# Aggregation (spatial downsampling)

### Continuous aggregation

The core aggregation code is written in Cython, in raster_utilities.aggregation.spatial.core.continuous.pyx. 

A helper class raster_utilities.aggregation.spatial.SpatialAggregator is provided to manage calling the Cython code.

This notebook demonstrates using the helper class to aggregate a series of continuous-type raster files.

The code has been written to read input rasters of theoreticlly unlimited size, which are read in tiles to build up the output coarser / smaller grids; memory use is determined by the size of the output files (and the number of categories, i.e. output files that are created).

In [2]:
# The helper class
import raster_utilities.aggregation.spatial.SpatialAggregator

In [3]:
# Enumerations to provide acceptable values for the aggregation parameters,
# avoid having to remember strings
from raster_utilities.aggregation.aggregation_values import *

In [4]:
import glob

### Run a continuous aggregation across a series of files in a folder

In [5]:
# The files to be aggregated should be provided as a list of filepaths. 
# (Just make a single-item list for one file)
inContFiles = glob.glob(r'J:\MOD11A2_DiurnalDiffs\1km\Synoptic\*.Synoptic.*.*.1km.Data.tif')
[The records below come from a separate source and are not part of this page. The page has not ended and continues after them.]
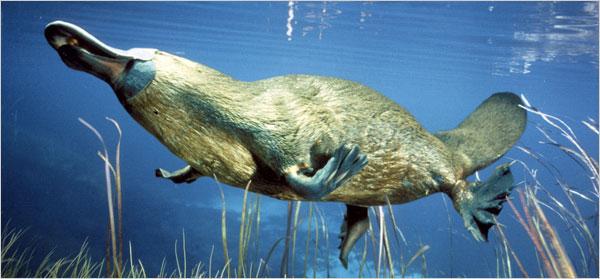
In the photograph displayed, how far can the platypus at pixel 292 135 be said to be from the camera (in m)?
1.72

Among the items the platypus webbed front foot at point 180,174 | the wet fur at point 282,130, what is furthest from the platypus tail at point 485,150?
the platypus webbed front foot at point 180,174

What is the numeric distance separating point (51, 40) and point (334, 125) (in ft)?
3.69

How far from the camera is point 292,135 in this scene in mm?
1921

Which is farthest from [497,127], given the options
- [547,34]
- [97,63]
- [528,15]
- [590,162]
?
[547,34]

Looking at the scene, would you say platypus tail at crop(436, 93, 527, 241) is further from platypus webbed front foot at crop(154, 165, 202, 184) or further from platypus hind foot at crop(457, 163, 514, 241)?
platypus webbed front foot at crop(154, 165, 202, 184)

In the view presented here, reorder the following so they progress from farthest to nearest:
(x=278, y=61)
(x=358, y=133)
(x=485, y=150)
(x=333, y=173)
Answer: (x=278, y=61), (x=485, y=150), (x=358, y=133), (x=333, y=173)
# Also provide the output folder
outDir = r'J:\MOD11A2_DiurnalDiffs\5km\Synoptic'

Specify the output nodata value (it doesn't have to be the same as the input, incoming NDV will be read from the files (better be set properly!)

In [None]:
ndvOut = -9999

Specify the aggregation statistics to create. This must be a list of items from the ContinuousAggregationStats enumeration, or their string representations.

In [6]:
# e.g.
# stats = [ContinuousAggregationStats.MEAN, ContinuousAggregationStats.MAX]

# or do do all of them use this convenience: 
stats = ContinuousAggregationStats.ALL.value

Finally configure the aggregation. The final parameter for the SpatialAggregator constructor should be a dictionary that configures how the aggregation will run. 

* This should have a key that is a member of the AggregationTypes enumeration, i.e. AggregationTypes.RESOLUTION, AggregationTypes.FACTOR, or AggregationTypes.SIZE. This key determines the resolution of the output files in one of three ways.
* The value of this key should be as follows:
    * AggregationTypes.RESOLUTION: (Float value, or string "1km", "5km" or "10km")
    * AggregationTypes.FACTOR: Int value (e.g. 5 to go from 1k rasters to 5k rasters
    * AggregationTypes.SIZE: 2-tuple specifying the (height,width) of the output rasters

* A key "resolution_name" may be provided, which provides the name for the output resolution to be used as the fifth token of the 6-token output filenames (e.g. "5km")

* A key "mem_limit_gb" may be provided, to limit the memory use (if not, 30GB will be the default). Note that it's not very accurate so be conservative!


In [8]:
# e.g.
# Resolution can be a floating point number, or a string representing 
# one of the core mastergrid resolutions "1km", "5km", or "10km".
aggArgs = {AggregationTypes.RESOLUTION:"5km", "resolution_name":"5km"}

Now just instantiate and run the aggregation:

In [7]:
agg = SpatialAggregator(inContFiles, outDir, ndvOut, stats, aggArgs)

In [None]:
agg.RunAggregation()